What lines in the data below mention the string "batch"? Copy them out.

%%

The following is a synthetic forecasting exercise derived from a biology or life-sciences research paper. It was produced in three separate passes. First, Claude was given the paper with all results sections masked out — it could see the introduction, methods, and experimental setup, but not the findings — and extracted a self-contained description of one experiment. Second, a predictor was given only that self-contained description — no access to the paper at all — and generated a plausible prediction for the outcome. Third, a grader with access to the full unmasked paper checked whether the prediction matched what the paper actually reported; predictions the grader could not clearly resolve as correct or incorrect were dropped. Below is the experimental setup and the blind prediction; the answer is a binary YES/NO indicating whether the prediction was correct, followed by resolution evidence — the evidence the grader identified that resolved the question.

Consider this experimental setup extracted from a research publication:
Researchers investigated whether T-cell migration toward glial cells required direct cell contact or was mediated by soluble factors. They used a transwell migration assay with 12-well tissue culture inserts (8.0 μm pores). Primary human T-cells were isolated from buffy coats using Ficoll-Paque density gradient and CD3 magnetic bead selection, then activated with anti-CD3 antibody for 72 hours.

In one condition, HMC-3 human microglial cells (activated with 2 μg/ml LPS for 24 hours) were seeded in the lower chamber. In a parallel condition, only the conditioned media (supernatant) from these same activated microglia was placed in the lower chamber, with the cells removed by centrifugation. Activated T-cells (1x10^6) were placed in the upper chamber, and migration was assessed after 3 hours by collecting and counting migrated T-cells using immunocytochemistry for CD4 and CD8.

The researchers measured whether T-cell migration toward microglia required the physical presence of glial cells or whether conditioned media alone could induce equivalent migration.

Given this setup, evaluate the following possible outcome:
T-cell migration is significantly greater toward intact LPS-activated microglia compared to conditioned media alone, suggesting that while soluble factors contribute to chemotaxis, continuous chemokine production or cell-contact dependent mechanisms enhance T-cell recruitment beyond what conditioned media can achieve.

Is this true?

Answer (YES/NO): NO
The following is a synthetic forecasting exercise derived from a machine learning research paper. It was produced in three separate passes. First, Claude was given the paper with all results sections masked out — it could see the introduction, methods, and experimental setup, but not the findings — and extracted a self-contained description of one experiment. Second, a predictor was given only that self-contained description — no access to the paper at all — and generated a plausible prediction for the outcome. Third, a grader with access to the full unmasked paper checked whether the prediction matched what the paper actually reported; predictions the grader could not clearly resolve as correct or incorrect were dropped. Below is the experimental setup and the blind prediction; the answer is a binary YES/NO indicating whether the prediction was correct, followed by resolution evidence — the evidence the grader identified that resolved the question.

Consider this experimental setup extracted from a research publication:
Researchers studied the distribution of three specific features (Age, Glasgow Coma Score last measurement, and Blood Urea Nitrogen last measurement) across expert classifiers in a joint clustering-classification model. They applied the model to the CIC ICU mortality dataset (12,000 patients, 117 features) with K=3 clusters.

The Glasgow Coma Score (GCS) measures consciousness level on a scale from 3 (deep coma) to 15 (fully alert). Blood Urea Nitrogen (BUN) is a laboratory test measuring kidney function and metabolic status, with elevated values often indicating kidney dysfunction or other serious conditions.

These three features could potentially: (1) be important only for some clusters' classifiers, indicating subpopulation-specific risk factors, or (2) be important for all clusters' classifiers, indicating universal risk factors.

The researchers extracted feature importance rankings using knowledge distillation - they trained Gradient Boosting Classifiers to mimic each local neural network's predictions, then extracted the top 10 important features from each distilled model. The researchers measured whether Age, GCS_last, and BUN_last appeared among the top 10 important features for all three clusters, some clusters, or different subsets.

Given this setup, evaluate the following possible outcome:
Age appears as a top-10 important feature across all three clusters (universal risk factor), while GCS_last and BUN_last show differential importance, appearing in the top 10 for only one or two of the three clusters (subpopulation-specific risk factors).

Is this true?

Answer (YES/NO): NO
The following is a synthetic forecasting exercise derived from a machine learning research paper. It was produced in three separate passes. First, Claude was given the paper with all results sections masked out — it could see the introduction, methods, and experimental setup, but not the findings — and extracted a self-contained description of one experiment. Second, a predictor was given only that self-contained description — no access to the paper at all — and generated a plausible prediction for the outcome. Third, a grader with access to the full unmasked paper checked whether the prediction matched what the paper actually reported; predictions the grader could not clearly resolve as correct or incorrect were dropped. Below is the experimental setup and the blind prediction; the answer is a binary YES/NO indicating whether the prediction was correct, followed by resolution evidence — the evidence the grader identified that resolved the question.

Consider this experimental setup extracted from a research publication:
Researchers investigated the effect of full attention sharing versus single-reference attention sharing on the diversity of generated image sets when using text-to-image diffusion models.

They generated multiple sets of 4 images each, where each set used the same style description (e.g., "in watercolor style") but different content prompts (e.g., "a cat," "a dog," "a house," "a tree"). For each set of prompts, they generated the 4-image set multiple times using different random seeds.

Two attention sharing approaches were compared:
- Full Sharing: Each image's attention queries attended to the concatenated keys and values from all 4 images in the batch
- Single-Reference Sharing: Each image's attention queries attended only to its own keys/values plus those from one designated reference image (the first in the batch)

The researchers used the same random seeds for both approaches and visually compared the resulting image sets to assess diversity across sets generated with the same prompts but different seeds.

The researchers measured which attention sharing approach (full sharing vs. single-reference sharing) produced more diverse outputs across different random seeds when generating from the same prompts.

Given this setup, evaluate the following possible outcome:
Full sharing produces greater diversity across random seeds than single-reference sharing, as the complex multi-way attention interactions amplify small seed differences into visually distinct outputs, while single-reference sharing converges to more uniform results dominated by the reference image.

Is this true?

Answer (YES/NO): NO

%%

=== Exercise answer ===
- Full Sharing: Each image's attention queries attended to the concatenated keys and values from all 4 images in the batch
- Single-Reference Sharing: Each image's attention queries attended only to its own keys/values plus those from one designated reference image (the first in the batch)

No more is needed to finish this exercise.